_Task to complete:_ Can you continue the explanation of reading a MATLAB mex input as a double in C++, starting after its final sentence?

There is no such thing as a "matrix" class. The class 
types are things 
like "double", "single", "int32", "int16", etc. Variables 
of these class types can be scalars, vectors, matrices, or 
multi-dimensional arrays. If you type in a constant 
number, like the argument 4 in your test(4) call, MATLAB 
will convert the 4 into an mxArray of type double class, 
with dimensions 1 x 1 (i.e. scalar). This is what gets 
passed to the test function. If test is a mex function, 
then that means that prhs[0] will be a pointer to an 
mxArray of type double with one element. There is no 
automatic conversion as far as accessing this data is 
concerned. It is a 64-bit floating point value and needs 
to be treated as such in your C++ code. There are various 
ways to get the scalar value for use in your C++ code:

    double d;
    double *dp;
    dp = mxGetPr(prhs[0]);
    d = *dp;

or

    double d;
    double *dp;
    dp = (double *) mxGetData(prhs[0]);
    d = *dp;

or

    double d;
    d = *(mxGetPr(prhs[0]));

If you know the input has an integer value and want to use 
it as an int, you can use a cast to do this, for instance

    int i;
    i = (int) *(mxGetPr(prhs[0]));

but you CANNOT do something like this

    int i;
    int *ip;
    ip = mxGetPr(prhs[0]); // bad bad bad
    i = *ip;

and the use of a cast doesn't fix this either

    int i;
    int *ip;
    ip = (int *) mxGetPr(prhs[0]); // bad bad bad
    i = *ip;

These last two cases takes the result of mxGetPr, which is 
always a pointer to double, and then subsequently treats 
it as a pointer to int when dereferencing. Since the 
underlying bits are 64-bit floating point this will give 
you garbage.

_Source data:_
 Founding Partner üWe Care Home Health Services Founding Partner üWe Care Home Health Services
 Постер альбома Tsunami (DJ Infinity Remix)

_Answer to the problem:_
Same comments apply to the output of your mex function. 
plhs[0] is created by you with whatever class type you 
select. If you use mxCreateDoubleMatrix, for instance, 
then the class will be double and the data will be 64-bit 
floating point and must be treated as such. If your C++ 
code returns an int that you want stuffed into plhs[0], 
then you would have to make sure it was cast either 
explicitly or implicitly. For example suppose MyFunc 
returns an int:

    int i;
    plhs[0] = mxCreateDoubleMatrix( 1, 1, mxREAL );
    i = MyFunc( blah blah );
    *(mxGetPr(plhs[0])) = (double) i;

Here we are getting an int result from MyFunc, casting 
that result into a double, and then putting that into the 
data area of plhs[0]. You don't actually *need* the 
(double) cast in this assignment since it will happen 
automatically in this case, but I think it is good 
practice to put these in your code to make them obvious to 
the reader what is going on.

> Would I just change double *myout2; to int *myout2? 
> Assuming the function did return an int, in this case it
> should be converting from an int to a double, can it not 
do
> that automatically?
> 

See the above comments. You can certainly cast a double to 
an int, but you cannot cast a pointer to double into a 
pointer to int and then expect to get a correct answer 
when dereferencing it.

I suggest you post your mex code so that I can look at it 
and see what you are doing.

> 2b) If I use mxGetData instead of mxGetPr does that kind 
of
> fix the type automatically?
> 

No. mxGetData returns a pointer to void, whereas mxGetPr 
returns a pointer to double, but they both return the same 
value. i.e., the address they return is the same, namely 
the starting address of the data.  mxGetPr should only be 
used with mxArrays of class double, and mxGetData should 
be used for all other classes (single, int32, etc.) and 
then a cast used ((float *), (int *), etc.) on the result 
to get proper access to the data.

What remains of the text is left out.